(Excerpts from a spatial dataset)
= = =

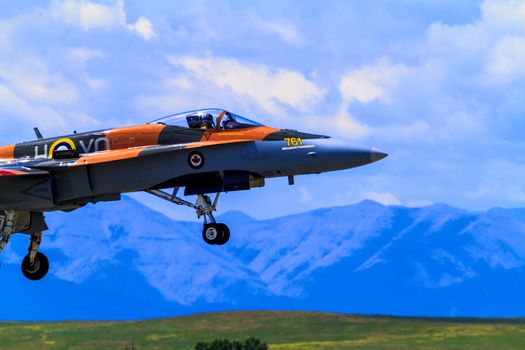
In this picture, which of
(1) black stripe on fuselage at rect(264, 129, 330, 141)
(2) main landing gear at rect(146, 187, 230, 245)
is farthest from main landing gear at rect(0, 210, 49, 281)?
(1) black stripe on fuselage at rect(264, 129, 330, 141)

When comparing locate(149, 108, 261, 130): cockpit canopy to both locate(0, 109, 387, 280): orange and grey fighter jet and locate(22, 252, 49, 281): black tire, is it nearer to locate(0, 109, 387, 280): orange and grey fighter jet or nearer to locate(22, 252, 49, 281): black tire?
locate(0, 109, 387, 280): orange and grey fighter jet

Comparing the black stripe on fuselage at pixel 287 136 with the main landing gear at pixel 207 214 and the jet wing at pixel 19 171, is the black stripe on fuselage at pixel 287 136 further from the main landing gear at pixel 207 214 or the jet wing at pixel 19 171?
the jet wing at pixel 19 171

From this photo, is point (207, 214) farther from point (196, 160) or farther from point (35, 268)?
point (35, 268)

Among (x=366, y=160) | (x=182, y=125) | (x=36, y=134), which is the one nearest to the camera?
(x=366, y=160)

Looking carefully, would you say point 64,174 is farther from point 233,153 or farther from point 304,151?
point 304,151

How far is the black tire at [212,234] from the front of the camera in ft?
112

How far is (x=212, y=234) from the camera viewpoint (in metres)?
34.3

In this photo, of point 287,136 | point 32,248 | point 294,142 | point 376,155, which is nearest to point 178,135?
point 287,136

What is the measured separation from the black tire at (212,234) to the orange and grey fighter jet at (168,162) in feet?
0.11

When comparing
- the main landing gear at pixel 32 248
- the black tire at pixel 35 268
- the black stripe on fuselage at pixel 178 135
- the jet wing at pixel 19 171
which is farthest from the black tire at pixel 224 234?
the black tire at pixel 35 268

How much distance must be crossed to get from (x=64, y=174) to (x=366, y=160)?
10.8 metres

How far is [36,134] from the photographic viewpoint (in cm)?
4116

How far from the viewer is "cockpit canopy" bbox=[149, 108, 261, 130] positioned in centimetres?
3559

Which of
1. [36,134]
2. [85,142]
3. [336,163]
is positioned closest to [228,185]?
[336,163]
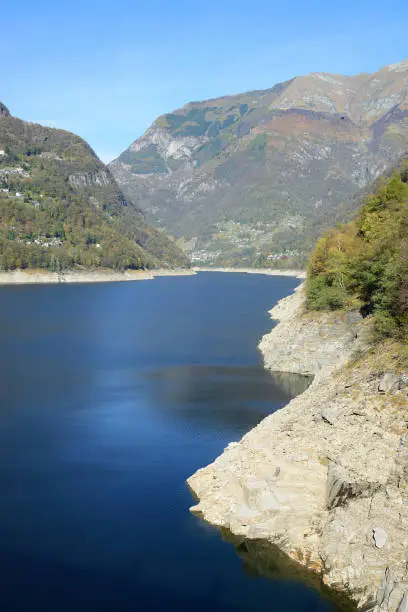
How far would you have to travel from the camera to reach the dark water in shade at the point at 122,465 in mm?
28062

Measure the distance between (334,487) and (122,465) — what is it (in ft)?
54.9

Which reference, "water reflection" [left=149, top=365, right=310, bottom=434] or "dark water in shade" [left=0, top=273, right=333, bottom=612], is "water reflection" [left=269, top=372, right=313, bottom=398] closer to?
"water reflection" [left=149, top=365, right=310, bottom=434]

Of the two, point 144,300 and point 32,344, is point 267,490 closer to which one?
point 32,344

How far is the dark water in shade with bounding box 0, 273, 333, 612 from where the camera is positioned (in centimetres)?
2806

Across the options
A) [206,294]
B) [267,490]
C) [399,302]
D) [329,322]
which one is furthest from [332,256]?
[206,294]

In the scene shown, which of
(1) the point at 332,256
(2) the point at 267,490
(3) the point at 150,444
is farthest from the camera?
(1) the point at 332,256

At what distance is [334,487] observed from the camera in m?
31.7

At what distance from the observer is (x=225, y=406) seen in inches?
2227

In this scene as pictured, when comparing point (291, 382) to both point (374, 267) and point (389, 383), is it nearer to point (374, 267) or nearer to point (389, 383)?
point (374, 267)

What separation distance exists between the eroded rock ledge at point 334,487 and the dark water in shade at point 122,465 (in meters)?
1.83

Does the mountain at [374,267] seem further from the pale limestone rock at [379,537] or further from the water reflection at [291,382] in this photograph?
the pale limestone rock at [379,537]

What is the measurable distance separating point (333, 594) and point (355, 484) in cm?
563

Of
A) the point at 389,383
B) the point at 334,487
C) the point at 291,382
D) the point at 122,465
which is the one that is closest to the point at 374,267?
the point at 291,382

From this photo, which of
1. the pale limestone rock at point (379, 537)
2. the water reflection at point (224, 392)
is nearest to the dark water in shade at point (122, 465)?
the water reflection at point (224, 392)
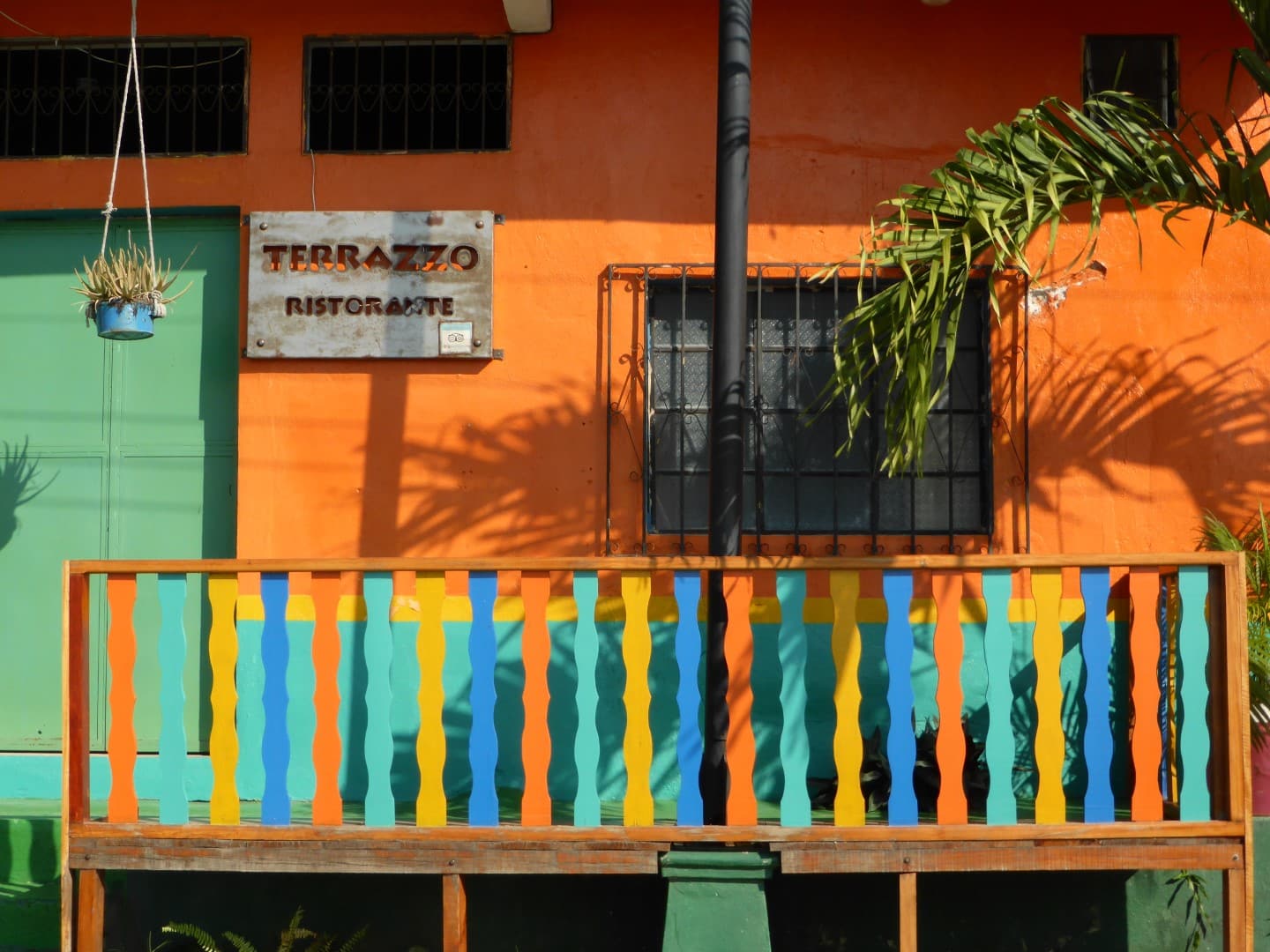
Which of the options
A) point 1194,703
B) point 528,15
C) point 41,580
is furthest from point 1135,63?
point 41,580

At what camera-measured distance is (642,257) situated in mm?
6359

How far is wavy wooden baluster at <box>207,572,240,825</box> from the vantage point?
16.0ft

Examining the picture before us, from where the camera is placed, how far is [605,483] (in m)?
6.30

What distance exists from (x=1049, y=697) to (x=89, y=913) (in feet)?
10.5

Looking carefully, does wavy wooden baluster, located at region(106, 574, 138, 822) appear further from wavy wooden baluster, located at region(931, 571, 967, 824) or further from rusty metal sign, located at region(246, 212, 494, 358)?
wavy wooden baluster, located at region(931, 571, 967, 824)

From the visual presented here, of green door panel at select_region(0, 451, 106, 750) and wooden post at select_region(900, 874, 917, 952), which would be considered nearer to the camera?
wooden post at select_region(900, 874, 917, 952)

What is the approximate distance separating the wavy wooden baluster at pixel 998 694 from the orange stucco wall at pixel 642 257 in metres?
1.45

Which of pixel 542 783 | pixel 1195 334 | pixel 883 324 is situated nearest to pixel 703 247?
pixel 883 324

= = =

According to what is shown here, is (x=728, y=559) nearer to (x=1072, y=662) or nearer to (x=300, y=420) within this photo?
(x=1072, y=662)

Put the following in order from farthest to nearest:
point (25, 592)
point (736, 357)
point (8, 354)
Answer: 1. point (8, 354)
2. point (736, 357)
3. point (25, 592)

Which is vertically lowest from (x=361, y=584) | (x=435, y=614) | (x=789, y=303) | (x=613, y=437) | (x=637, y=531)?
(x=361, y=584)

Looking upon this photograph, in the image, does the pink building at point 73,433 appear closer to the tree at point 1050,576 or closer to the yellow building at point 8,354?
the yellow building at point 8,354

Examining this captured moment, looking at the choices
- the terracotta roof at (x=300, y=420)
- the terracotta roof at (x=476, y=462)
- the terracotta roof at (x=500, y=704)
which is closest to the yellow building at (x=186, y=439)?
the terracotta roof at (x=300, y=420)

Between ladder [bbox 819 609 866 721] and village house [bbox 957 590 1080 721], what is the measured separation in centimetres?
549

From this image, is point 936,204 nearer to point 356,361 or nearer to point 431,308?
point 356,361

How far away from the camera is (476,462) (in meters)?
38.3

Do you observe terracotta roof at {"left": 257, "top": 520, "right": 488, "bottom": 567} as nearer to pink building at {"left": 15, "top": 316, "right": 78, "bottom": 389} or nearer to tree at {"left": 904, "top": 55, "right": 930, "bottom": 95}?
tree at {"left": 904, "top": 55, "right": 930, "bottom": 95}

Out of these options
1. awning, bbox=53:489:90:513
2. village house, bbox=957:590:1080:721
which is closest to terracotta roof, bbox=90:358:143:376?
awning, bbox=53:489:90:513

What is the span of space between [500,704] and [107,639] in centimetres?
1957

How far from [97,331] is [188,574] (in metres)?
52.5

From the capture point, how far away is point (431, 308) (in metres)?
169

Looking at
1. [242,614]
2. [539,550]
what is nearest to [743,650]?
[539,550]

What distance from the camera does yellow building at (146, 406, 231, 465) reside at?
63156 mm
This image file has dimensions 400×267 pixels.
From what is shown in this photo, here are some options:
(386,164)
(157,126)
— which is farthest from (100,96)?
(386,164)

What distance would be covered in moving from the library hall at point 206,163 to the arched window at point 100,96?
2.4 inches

= = =

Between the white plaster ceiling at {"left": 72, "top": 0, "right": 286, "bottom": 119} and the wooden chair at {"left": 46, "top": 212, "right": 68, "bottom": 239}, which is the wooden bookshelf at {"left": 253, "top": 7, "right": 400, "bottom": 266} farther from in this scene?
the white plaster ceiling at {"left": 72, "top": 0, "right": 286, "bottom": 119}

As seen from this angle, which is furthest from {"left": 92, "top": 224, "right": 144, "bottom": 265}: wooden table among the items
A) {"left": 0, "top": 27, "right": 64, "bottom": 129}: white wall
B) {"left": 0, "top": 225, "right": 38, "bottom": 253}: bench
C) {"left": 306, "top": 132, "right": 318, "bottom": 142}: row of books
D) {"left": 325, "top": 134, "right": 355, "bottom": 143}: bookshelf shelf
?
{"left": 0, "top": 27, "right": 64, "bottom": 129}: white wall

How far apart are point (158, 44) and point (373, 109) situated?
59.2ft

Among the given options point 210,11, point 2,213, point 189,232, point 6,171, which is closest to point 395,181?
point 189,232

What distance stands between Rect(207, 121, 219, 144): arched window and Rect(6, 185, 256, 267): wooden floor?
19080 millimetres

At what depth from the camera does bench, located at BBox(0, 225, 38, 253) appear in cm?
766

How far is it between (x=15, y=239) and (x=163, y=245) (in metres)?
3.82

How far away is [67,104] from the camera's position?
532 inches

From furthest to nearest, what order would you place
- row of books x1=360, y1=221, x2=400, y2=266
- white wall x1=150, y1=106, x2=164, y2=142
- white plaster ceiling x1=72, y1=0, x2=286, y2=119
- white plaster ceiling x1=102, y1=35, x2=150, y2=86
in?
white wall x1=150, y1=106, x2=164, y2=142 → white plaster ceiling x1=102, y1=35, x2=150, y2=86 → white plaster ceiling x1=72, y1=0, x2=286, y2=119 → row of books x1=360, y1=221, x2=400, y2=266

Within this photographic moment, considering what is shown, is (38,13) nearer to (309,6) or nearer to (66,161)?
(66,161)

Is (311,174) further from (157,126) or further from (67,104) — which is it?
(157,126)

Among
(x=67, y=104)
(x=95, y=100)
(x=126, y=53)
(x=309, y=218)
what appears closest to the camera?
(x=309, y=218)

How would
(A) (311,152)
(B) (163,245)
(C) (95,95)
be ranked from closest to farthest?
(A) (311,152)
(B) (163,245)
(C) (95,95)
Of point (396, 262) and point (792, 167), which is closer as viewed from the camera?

= = =

Locate every line in the entries above that contains the string "located", and copy each of those lines.

EXERCISE RESPONSE -
Looking carefully, does wavy wooden baluster, located at region(106, 574, 138, 822) appear further from wavy wooden baluster, located at region(931, 571, 967, 824) or further from rusty metal sign, located at region(246, 212, 494, 358)?
wavy wooden baluster, located at region(931, 571, 967, 824)
At what depth from the camera does bench, located at BBox(0, 225, 38, 253) appear in cm?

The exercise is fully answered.